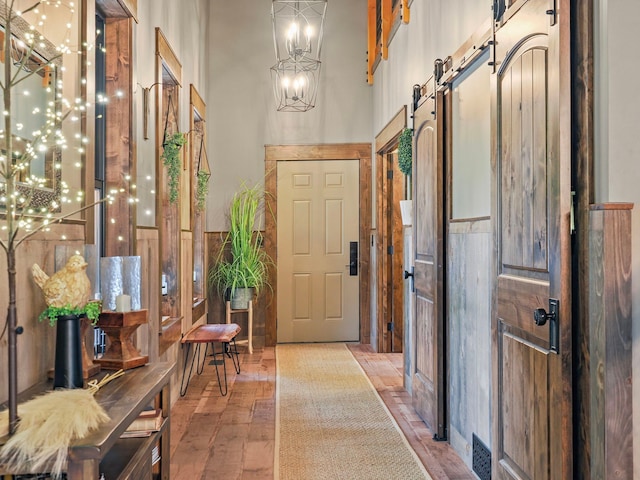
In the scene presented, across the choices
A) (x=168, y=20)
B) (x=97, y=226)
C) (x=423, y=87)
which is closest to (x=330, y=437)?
(x=97, y=226)

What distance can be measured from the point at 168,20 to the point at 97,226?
1903mm

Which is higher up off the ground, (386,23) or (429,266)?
(386,23)

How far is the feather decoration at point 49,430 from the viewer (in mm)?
1351

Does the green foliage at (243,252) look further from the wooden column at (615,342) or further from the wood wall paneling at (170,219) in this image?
the wooden column at (615,342)

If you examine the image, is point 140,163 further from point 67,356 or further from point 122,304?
point 67,356

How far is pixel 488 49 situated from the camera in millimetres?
2680

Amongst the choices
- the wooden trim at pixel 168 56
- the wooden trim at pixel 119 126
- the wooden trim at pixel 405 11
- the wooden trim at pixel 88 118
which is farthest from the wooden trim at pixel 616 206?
the wooden trim at pixel 405 11

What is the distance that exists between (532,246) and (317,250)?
4.64m

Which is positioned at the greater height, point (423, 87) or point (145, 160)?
point (423, 87)

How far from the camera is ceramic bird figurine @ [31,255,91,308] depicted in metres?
1.84

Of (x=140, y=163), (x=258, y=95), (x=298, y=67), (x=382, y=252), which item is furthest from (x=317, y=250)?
(x=140, y=163)

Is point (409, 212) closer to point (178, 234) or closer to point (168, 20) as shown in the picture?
point (178, 234)

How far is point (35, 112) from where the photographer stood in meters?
1.93

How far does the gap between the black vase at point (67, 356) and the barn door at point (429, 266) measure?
2206mm
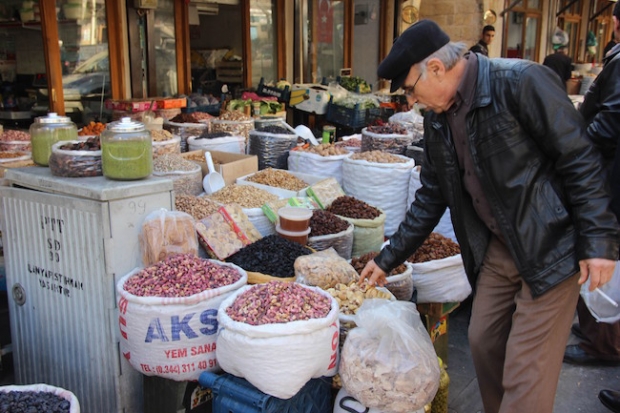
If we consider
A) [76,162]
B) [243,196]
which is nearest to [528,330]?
[76,162]

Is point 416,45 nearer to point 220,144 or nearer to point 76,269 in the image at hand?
point 76,269

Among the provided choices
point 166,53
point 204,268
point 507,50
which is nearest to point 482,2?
point 507,50

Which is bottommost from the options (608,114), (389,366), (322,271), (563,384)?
(563,384)

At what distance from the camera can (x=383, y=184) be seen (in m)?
4.55

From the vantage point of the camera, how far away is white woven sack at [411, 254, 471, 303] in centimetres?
339

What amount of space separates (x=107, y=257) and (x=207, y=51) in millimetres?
6901

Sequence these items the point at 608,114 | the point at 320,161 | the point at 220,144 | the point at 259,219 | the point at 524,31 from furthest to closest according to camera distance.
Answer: the point at 524,31
the point at 220,144
the point at 320,161
the point at 259,219
the point at 608,114

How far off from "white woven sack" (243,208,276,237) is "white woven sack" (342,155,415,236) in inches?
41.5

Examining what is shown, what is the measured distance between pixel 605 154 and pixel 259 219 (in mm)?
2031

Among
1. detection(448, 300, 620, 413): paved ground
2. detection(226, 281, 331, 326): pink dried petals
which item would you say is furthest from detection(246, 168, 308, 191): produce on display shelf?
detection(226, 281, 331, 326): pink dried petals

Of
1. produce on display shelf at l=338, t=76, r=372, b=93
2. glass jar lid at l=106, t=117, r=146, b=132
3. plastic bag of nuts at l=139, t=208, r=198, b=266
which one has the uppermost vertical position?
produce on display shelf at l=338, t=76, r=372, b=93

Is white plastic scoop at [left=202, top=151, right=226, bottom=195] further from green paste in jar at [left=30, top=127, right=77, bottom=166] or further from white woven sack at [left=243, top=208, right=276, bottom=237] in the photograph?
green paste in jar at [left=30, top=127, right=77, bottom=166]

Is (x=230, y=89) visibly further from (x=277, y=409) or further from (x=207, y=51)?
(x=277, y=409)

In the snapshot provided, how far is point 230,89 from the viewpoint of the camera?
8.59 meters
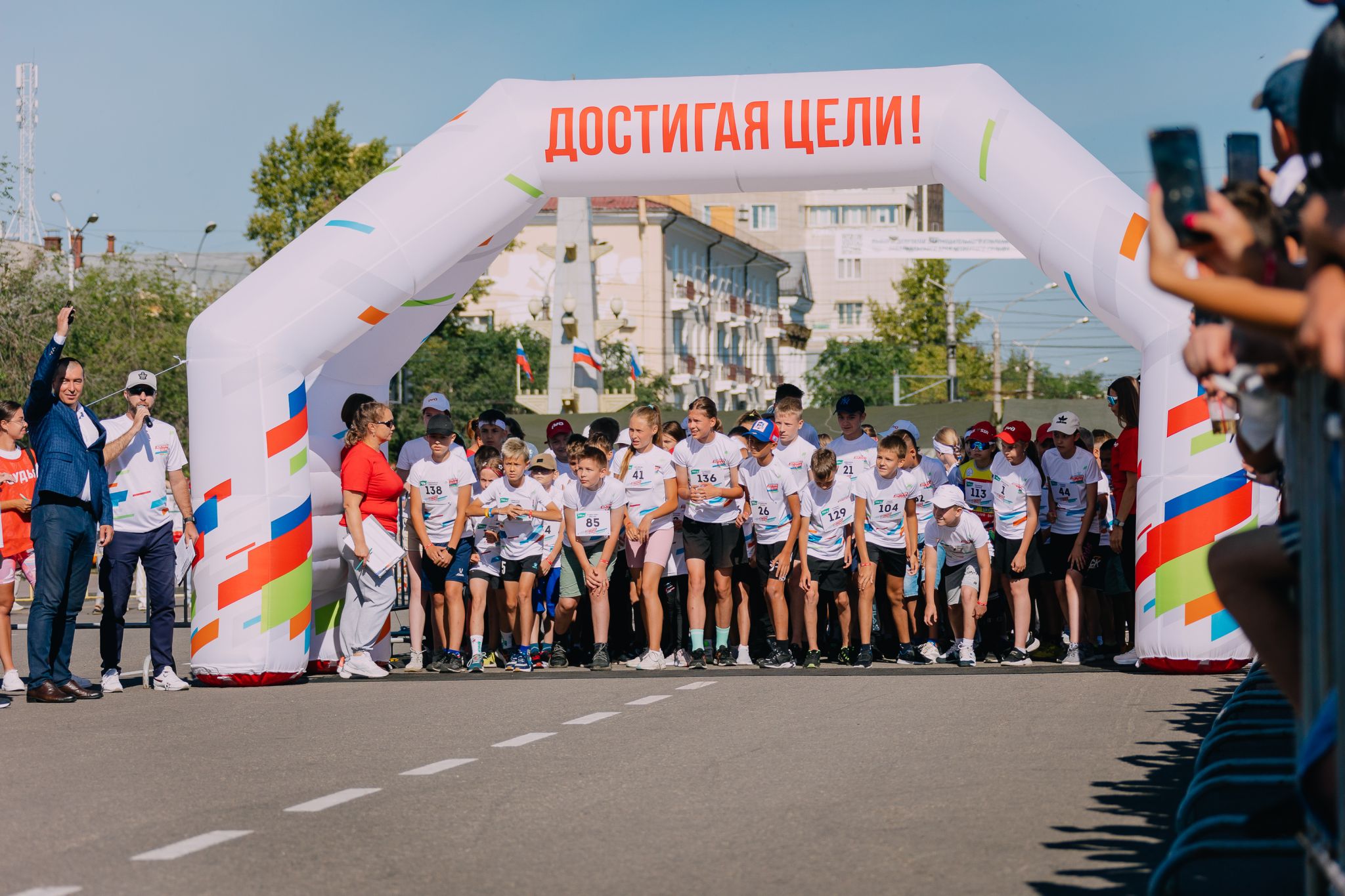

____________________

#### [Problem requirements]
Copy out each line above that contains the string "right". Case matters.

#### [Answer to the task]
Is white plastic scoop at [left=202, top=151, right=226, bottom=195] further from green paste in jar at [left=30, top=127, right=77, bottom=166] or further from white woven sack at [left=243, top=208, right=276, bottom=237] in the photograph?
green paste in jar at [left=30, top=127, right=77, bottom=166]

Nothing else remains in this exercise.